Bench Press: 2x/week, plus 1x/week Overhead Press (Consider 1x/week pause bench press, 1x/week bench press variant, i.e. Close Grip, Touch-and-Go, or 3-count Bench Press.)

Option 1: Good for someone who needs additional but straightforward exposure to pressing.

  • Day 1: 3 x 5 linear progression, with pause (drop to 3 x 3 about 3 weeks out from the meet and work towards heavier triples.)
  • Day 2: Overhead Press - 3 x 5-8 linear progression
  • Day 3: Bench Press variant (can mix it up, or stay with the same movement): 3x5-8 linear progressio

Option 2: Good for someone looking for more volume.

  • Day 1: 2 x 5 with pause; 1 x 10 touch-and-go; all at same weight. If you can’t hit 10 anymore, then drop to 1 x 8 and/or reduce weight for this set. (Drop to 2x3; 1x6 about 3 weeks out from the meet and work towards heavier triples.)
  • Day 2: Overhead Press. Work up to a top set of 5, not a max. This should feel like you have one or two left in the tank. Then drop 6-9% and hit sets of 5 until it feels as difficult as your heavy set (should take 1-4 sets, rest 2-3 min between sets).
  • Day 3: Bench Press variant (can mix it up, or stay with the same movement) - 3 x 5-8.

**If a coach approves, try to add a pulling exercise between each work set, i.e.
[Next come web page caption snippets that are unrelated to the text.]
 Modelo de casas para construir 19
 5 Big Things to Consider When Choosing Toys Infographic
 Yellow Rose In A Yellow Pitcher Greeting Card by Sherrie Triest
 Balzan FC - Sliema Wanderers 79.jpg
Chin/Pull-Ups x submax; Dumbbell Rows x 10-12; Ring Rows x 10-12.

Deadlift: 1x/week, plus 1x/week accessory lift

Option 1: Work up to a top set of 5, not a max. This should feel like you have two or three left in the tank. Then drop 6-9% and hit sets of 5 until it feels as difficult as your heavy set/your technique becomes compromised (should take 1-3 sets; don’t do more than 3. Rest 3-4 min between sets). Try to inch your top set up week to week. Switch to triples about 3 weeks out.
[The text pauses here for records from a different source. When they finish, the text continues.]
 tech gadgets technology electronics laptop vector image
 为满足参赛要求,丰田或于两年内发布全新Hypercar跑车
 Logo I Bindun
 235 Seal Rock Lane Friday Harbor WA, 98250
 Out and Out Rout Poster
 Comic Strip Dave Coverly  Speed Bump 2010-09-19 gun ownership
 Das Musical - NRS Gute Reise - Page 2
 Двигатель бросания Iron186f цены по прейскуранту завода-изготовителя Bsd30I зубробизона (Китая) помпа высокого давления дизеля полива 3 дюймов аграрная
Option 2: Start with a top set of 1x8 at a weight that you could likely hit for 10 reps (with proficient technique). Drop one rep/week and increase the load 5-15lbs. That should take you to a triple one week out from the meet. See General Notes for more info on that.
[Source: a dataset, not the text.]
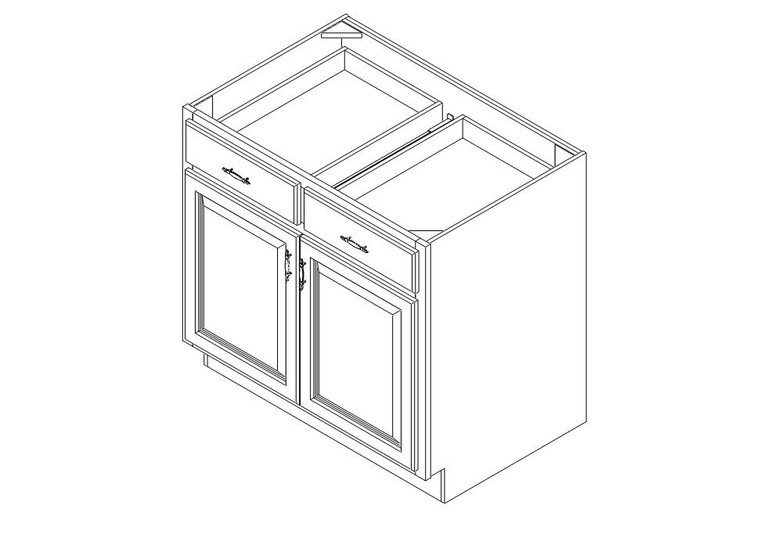 "Base Cabinet 36"" right view"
Accessory: Select a Deadlift variant below to address weaknesses in your Deadlift

  • Improve back strength: Barbell Rows from the floor (Pendlay rows); heavy Dumbbell Rows; Pull-Ups (weighted); Ring Rows (feet on a box). 3 sets of 10-12.
  • If you have trouble getting the bar past your knees: Deficit Pulls from 1 or 2". Work to 1 top set of 5, or hit 3 x 3; linear increase. (25# rogue plate is 1” and the DC blocks are 2”.)
  • If you have trouble opening your hips: Rack Pulls, 1 set of 5 or 3 x 3, linear increase. Set the bar height so it is just below your kneecap. Pay particular attention to your low back position. Do not let it round. See this video for a thorough explanation.

Please feel free to ask me for clarification or advice any time: Margie [at] crossfitsouthbrooklyn [dot] com.

Happy Training!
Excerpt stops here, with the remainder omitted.